# Text segment:
**********

These misrepresentations, so it is alleged, resulted in the coming into existence, on 10 June 2004, of a binding agreement between the Fourth Respondent and the Applicants in terms of which the Fourth Respondent agreed to acquire all issued shares and loan accounts held by the Applicants in Katharra Investments (Pty) Limited (“Katharra”).
After the hearing of certain exceptions and amendments to the Particulars of Claim, the trial was enrolled for hearing on 14 February 2012 when the action was withdrawn against the First Respondent.
This application seems to have been prompted by the plea of the First Respondent that his firm CMI, the Fifth Respondent, and not him in his personal capacity represented the Fourth Respondent.
It is not clear why the First Respondent is cited in these proceedings as the action was withdrawn against him and I agree with the submissions by counsel for the First and Fifth Respondents that the Applicants’ stated reasons for doing so namely that he was cited “for....convenience” is misplaced.

**********

# Task objective:
Can you copy the judgment excerpt word for word, from "This application seems" to "the Fourth Respondent."?

**********

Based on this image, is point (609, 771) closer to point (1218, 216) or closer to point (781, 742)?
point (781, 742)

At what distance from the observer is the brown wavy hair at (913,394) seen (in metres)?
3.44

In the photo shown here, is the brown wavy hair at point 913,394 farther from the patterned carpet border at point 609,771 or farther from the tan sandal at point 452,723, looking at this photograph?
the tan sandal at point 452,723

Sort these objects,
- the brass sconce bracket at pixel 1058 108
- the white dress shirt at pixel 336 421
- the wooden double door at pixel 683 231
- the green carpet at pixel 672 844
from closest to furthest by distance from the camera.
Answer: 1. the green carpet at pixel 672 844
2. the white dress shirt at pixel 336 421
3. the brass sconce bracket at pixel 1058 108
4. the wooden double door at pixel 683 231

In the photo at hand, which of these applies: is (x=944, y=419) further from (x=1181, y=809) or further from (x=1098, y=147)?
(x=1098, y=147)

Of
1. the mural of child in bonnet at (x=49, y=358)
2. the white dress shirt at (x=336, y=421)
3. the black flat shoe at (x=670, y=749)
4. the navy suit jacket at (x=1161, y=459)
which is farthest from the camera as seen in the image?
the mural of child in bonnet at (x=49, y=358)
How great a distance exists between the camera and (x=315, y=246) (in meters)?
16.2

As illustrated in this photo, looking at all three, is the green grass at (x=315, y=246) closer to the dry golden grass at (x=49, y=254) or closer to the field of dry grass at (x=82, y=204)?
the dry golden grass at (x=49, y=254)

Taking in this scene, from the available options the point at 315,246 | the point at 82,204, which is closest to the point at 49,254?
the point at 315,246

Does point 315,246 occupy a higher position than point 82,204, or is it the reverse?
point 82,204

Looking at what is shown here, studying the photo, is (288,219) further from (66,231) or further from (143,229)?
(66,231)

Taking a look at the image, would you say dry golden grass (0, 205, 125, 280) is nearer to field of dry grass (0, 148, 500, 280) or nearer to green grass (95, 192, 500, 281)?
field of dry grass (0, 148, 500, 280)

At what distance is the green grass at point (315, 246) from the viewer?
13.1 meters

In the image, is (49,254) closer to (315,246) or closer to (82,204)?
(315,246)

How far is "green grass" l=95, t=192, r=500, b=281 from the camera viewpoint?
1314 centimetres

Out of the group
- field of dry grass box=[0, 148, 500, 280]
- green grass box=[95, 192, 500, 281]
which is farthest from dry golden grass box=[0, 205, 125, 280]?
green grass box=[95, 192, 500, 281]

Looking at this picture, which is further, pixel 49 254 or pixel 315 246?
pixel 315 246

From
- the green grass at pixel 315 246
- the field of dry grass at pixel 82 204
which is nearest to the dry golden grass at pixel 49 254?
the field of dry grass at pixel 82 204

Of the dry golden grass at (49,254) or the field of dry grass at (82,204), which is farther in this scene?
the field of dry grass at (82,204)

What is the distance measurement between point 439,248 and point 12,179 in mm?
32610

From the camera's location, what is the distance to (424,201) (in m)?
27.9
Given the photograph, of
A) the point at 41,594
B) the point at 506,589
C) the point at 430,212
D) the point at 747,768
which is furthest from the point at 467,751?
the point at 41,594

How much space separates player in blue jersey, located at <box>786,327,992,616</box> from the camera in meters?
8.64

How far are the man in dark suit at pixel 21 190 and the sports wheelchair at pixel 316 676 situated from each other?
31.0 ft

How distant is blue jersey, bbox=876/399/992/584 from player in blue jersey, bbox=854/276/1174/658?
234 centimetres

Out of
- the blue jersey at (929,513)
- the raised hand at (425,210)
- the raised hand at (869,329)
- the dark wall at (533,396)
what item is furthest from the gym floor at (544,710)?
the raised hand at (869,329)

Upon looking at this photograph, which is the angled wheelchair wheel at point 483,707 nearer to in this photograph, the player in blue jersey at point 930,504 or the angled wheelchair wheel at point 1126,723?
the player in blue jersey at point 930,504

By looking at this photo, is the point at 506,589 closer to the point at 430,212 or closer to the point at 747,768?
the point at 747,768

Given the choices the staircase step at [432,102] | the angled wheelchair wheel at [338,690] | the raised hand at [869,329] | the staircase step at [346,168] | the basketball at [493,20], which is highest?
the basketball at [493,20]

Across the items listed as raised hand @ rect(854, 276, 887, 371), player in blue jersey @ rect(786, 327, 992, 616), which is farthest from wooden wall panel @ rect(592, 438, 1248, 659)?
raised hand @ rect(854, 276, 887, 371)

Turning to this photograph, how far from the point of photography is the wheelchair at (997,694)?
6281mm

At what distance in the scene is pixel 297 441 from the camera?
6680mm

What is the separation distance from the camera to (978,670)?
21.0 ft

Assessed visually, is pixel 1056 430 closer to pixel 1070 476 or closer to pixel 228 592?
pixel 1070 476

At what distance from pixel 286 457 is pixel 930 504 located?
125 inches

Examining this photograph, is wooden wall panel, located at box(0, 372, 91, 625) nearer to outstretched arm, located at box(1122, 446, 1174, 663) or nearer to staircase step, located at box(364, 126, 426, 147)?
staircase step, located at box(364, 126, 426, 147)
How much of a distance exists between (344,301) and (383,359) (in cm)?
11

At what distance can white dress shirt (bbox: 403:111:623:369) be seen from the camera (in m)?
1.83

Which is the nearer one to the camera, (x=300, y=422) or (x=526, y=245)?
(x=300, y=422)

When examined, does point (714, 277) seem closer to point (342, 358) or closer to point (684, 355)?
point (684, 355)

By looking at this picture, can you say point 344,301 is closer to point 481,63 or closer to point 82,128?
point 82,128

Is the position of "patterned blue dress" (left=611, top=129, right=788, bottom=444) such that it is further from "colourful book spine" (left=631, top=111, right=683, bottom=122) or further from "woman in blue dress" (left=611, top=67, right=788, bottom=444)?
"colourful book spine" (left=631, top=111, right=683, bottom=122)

**********

# Full solution:
This application seems to have been prompted by the plea of the First Respondent that his firm CMI, the Fifth Respondent, and not him in his personal capacity represented the Fourth Respondent.